Objectives/Aims Dissociation is a potential mechanism in FND. Although scientific studies report elevated rates of dissociative symptoms in FND, a systematic assessment of the biological and clinical correlates of dissociation in FND is lacking. We aimed to systematically review the current evidence describing dissociative symptoms and disorders in functional neurological disorder (FND), and additionally conduct a meta-analysis of dissociative symptom severity in FND. We also aimed to synthesise the existing data on biological and clinical correlates of dissociation in FND.

Methods We systematically searched Embase, PsycINFO, and Medline, combining terms for FND and dissociation. Studies were eligible for inclusion if reporting on dissociative symptom scale scores or rates of dissociative disorder in FND samples. Studies were appraised for methodological quality using modified Newcastle-Ottawa criteria. Findings pertaining to dissociative symptoms or disorders, as well as biological and clinical correlates of dissociation in FND samples, were synthesised qualitatively. Dissociative symptom scores were included in a meta-analysis using random and mixed effects models.

Results Two-thousand and eighty-eight records were screened and seventy-nine studies were included in the final review.
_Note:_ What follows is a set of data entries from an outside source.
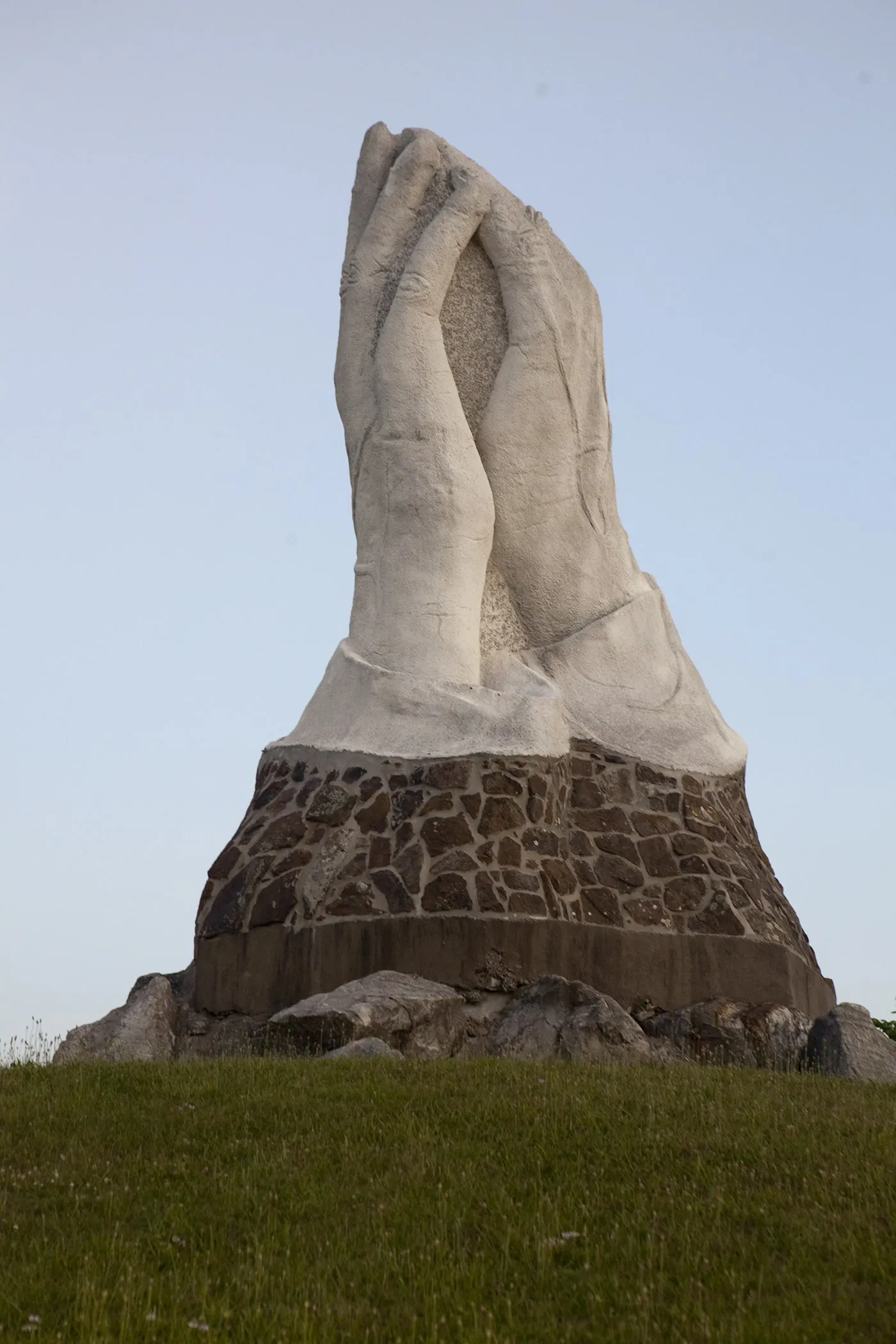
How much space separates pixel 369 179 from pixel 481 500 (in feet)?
10.4

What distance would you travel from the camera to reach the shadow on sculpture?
33.3 ft

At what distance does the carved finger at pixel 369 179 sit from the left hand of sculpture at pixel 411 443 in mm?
18

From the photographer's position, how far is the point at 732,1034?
32.4 ft

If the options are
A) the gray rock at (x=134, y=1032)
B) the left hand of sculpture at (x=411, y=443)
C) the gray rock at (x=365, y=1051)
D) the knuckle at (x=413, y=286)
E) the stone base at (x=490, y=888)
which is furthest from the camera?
the knuckle at (x=413, y=286)

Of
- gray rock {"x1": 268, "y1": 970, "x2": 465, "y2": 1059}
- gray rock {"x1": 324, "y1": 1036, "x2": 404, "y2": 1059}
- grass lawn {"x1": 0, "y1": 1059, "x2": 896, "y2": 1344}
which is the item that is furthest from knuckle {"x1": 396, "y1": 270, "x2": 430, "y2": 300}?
grass lawn {"x1": 0, "y1": 1059, "x2": 896, "y2": 1344}

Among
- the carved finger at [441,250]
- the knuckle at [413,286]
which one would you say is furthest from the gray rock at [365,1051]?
the knuckle at [413,286]

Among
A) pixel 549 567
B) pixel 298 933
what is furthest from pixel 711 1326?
pixel 549 567

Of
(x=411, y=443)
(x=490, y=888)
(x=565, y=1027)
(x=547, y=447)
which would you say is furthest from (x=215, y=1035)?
(x=547, y=447)

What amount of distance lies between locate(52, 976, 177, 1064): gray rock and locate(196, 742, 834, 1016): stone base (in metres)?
Result: 0.37

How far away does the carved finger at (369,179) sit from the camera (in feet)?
42.3

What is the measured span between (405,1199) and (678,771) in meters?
6.30

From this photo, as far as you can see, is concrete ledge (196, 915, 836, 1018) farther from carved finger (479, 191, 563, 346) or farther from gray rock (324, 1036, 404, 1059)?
carved finger (479, 191, 563, 346)

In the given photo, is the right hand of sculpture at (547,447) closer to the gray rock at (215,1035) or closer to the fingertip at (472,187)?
the fingertip at (472,187)

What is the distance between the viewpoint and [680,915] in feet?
34.9
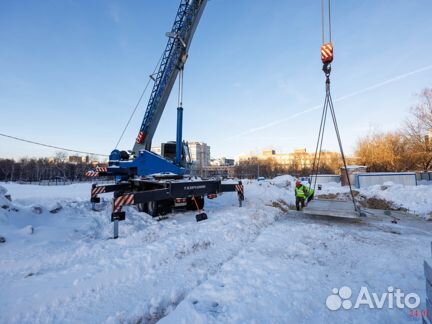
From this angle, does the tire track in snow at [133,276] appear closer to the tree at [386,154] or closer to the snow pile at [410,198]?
the snow pile at [410,198]

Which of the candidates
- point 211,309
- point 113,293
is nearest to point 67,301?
point 113,293

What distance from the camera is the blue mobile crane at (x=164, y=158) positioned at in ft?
25.7

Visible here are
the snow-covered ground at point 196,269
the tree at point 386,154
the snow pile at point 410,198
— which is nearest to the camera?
the snow-covered ground at point 196,269

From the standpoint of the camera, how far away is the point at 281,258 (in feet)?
13.0

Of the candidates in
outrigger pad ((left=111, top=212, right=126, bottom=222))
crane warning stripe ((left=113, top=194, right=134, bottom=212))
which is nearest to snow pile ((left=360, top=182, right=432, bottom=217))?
crane warning stripe ((left=113, top=194, right=134, bottom=212))

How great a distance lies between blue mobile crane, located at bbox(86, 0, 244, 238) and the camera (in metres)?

Dissociative symptoms were elevated in FND. The meta-analysis demonstrated a significant elevation in dissociation in FND samples relative to neurological and healthy controls, but not psychiatric controls. Dissociative disorders were frequently co-morbid in FND samples. Psychoform (cognitive) dissociation was more prominent in FND-seizures, whereas somatoform (physical) dissociation tended to be more prominent in FND-motor symptom samples. Dissociation was associated with FND symptom severity or frequency, general psychopathology, and reduced quality of life. Biological correlates of elevated dissociation included structural and functional brain alterations in regions that have previously been implicated in FND, such as the anterior cingulate cortex.

Conclusions Dissociative symptoms and disorders are common in FND, and different FND subgroups appear to endorse varying degrees of psychoform or somatoform dissociation. Presence of dissociative symptoms in FND is associated with adverse clinical features; there is therefore a clinical need to assess patients with FND for dissociative symptomatology and to address these symptoms during treatment. Future research should examine dissociation further in different FND subgroups, using measures that distinguish between different types of dissociation, alongside measures of underlying pathophysiology.